**Given information**
┄┄┄┄┄┄┄┄┄┄
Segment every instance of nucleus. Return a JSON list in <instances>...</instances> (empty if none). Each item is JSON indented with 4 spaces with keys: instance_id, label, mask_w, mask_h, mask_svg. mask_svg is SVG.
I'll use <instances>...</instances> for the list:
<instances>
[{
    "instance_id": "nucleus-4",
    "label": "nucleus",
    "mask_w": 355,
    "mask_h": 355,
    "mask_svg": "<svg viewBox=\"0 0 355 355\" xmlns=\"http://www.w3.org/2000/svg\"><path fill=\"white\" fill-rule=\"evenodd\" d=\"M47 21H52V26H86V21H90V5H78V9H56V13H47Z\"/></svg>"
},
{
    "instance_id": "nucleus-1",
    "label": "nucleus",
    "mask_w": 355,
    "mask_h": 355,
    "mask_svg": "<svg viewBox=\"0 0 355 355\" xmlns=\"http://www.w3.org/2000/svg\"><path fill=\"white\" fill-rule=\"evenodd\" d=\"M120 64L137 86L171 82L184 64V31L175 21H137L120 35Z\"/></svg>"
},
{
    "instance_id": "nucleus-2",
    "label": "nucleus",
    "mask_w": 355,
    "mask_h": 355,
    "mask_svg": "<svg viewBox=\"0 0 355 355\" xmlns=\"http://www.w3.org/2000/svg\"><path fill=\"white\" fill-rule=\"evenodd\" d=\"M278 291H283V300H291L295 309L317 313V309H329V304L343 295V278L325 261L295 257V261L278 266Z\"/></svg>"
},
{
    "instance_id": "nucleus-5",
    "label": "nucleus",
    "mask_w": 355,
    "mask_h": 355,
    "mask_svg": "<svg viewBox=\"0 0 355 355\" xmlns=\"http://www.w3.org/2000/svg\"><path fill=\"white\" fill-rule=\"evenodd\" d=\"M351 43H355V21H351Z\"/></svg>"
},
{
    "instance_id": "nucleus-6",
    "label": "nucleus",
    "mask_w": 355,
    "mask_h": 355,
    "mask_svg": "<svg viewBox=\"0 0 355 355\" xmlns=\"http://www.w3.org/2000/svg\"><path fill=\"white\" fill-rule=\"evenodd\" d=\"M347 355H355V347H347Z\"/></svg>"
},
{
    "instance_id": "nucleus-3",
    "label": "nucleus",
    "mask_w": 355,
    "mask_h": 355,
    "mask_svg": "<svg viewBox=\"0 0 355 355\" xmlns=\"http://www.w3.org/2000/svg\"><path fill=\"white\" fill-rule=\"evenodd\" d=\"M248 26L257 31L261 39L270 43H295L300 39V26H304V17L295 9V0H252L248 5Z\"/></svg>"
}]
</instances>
┄┄┄┄┄┄┄┄┄┄
**What is being asked**
Locate each line in the records that contains the word "instances", treating case as significant, and copy those lines.

**Right answer**
Segment every instance of nucleus. Return a JSON list in <instances>...</instances> (empty if none). Each item is JSON indented with 4 spaces with keys: instance_id, label, mask_w, mask_h, mask_svg. mask_svg is SVG.
I'll use <instances>...</instances> for the list:
<instances>
</instances>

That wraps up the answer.